Implementing User Friendly Names in Tabular

Scenario: You’d want to have user-friendly field names in Tabular, Power Pivot, and Power BI Desktop, such as Claim Amount as opposed to database column names, such as ClaimAmount or Claim_Amount. Multidimensional has a feature that automatically delimits words with spaces when it detects a title case or underscore but Tabular lacks this feature. While you can rename fields in Tabular on field at the time, each step requires a commit action, thus taking long time to rename all fields.

Solution: While I’m not aware of a tool for renaming fields, the following approach should minimize the tedious work on your part:

  1. Wrap your table with a SQL view. It’s a good practice anyway.
  2. Alias the table columns. If you have a lot of columns, the easiest way to alias your columns is to use vertical copy and paste.
    1. In SSMS, script the table as SELECT TO. This generates the SELECT statement in a suitable format for the next steps (column names enclosed in square brackets, comma on the left).
    2. Hold the Alt key and select all columns by doing a vertical selection to enclose all column names, excluding the commas.
    3. Press Ctrl-C to copy.
    4. Hold the Alt key again. Click a place to the right of the first column and drag the mouse cursor down until you reach the last row where the last column is. You should see a vertical line going down.
    5. Type ” AS ” without the quotes. The net effect is that SSMS enters AS for each column.
    6. Press Ctrl-V to paste the column names. Here is the net result:
  3. Now you can delimit the words with spaces. But if you have many columns, this can quickly get tedious too.
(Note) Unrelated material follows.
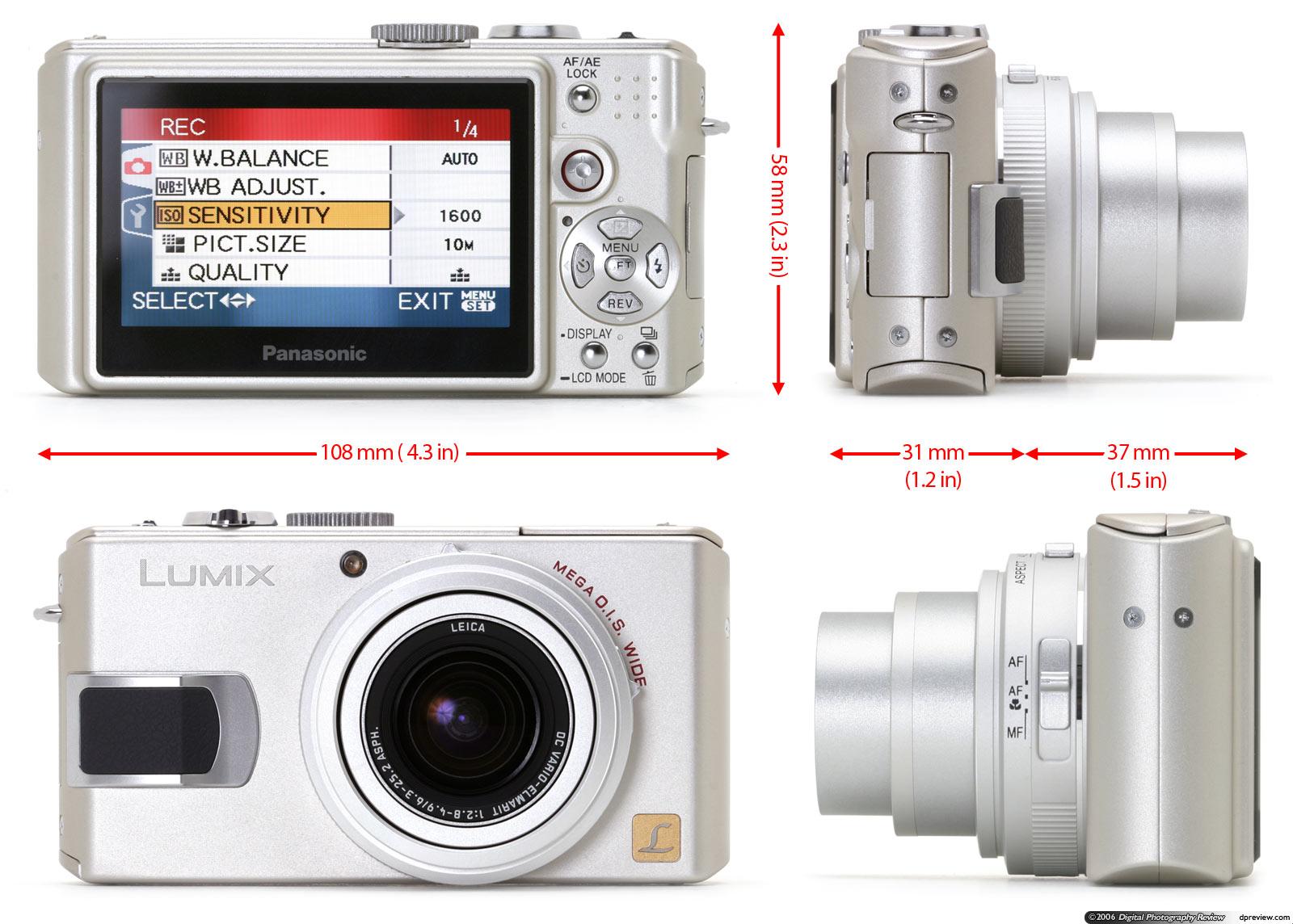 Panasonic lumix lx2 firmware.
Enter regular expressions.
  4. Hold the Alt key again for vertical selection and select all alias columns, excluding “AS”.
  5. Press Ctlr-H to bring up the SSMS Find & Replace. In the Find field, enter the regular expression ~(\[)[A-Z]. This expression searches for any capital letter after the left square bracket [.
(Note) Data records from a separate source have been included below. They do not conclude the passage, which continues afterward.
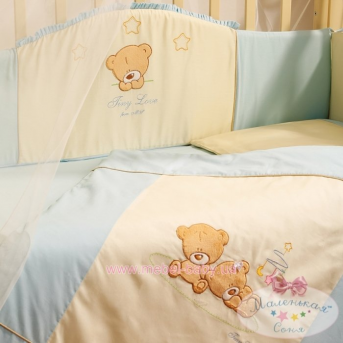 Набор постельного белья Tiny Love (6 предметов) голубой
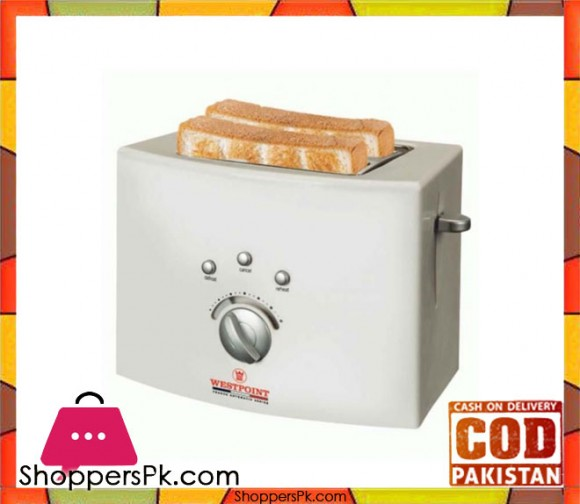 Westpoint WF-2540 - Deluxe 2 Slice Pop-Up Toaster - White - Karachi Only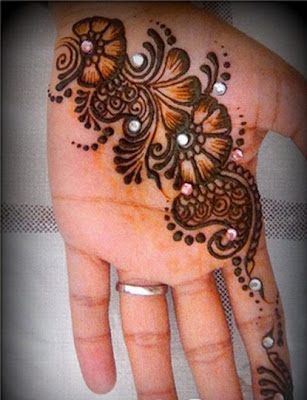 Bail mehndi designs wafa some of the bail mehndi designs are arranged specially for you thecheapjerseys Image collections
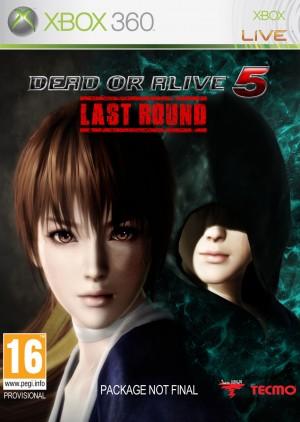 Copertina Dead or Alive 5: Last Round - Xbox 360
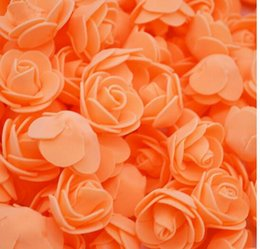 Female Accessories China NZ - 50Pcs lot Artificial Craft PE Foam Rose Flowers Wedding Party Accessories DIY Home Decor Handmade Flower Head Wreath Supplies 8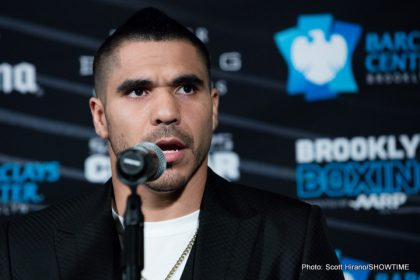 1-Cellar-Mares Press Conference_Presser_Scott Hirano _ Showtime _ Premier Boxing Champions2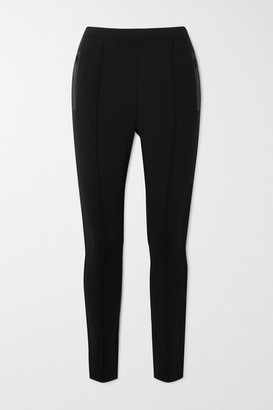 Vaara Elaine Stretch Leggings - Black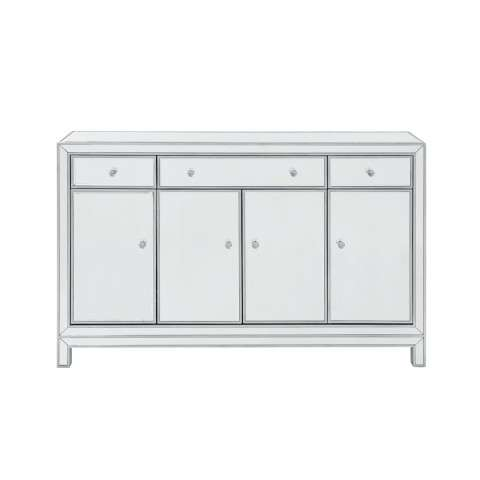 Buffet Cabinet 3 drawers 4 doors 56in. W x 13in. D x 36in. H in antique silver paint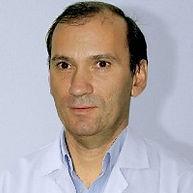 Dr. Marcelo Uriarte editado.jpg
  6. In the Replace field, enter ” \0″ without the quotes. Notice that these is a space before the backslash. This replaces the capital letter match with an empty space and the capital letter.
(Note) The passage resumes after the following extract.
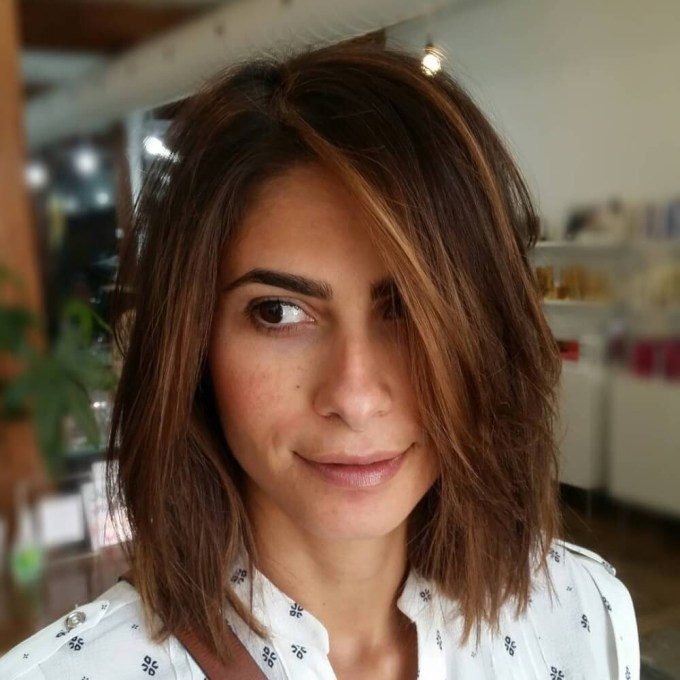 27 Best Hairstyles For Thin Hair To Look Thicker In 2018 regarding Haircuts For Thin Coarse Hair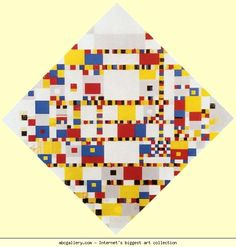 """BOOGIE WOOGIE """"Victory Boogie Woogie"""" is the last painting by the Dutch painter Piet Mondrian. It was made but not completed in the year that Mondrian died. Piet Mondrian, Mondrian Art Projects, Theo Van Doesburg, Boogie Woogie, Dutch Painters, Dutch Artists, Art Abstrait, Elements Of Art, Geometric Art"""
  7. Check the “Match Case” and “Use Regular Expressions”. Make sure that the “Look In” drop-down is set to Selection to avoid apply the replace to all the text.
  8. Click Replace All. Now you have all words delimited.

The regular expression I use is not perfect. It won’t discriminate capital letters; for example, it will delimit consecutive capital letters, such as ID as I D, but it’s faster to fix the exceptions than doing all replacements manually. And if you end up with a better expression, please send it my way. The last step, of course, is to import the view and not the table in Tabular, Power Pivot, or PBI Desktop.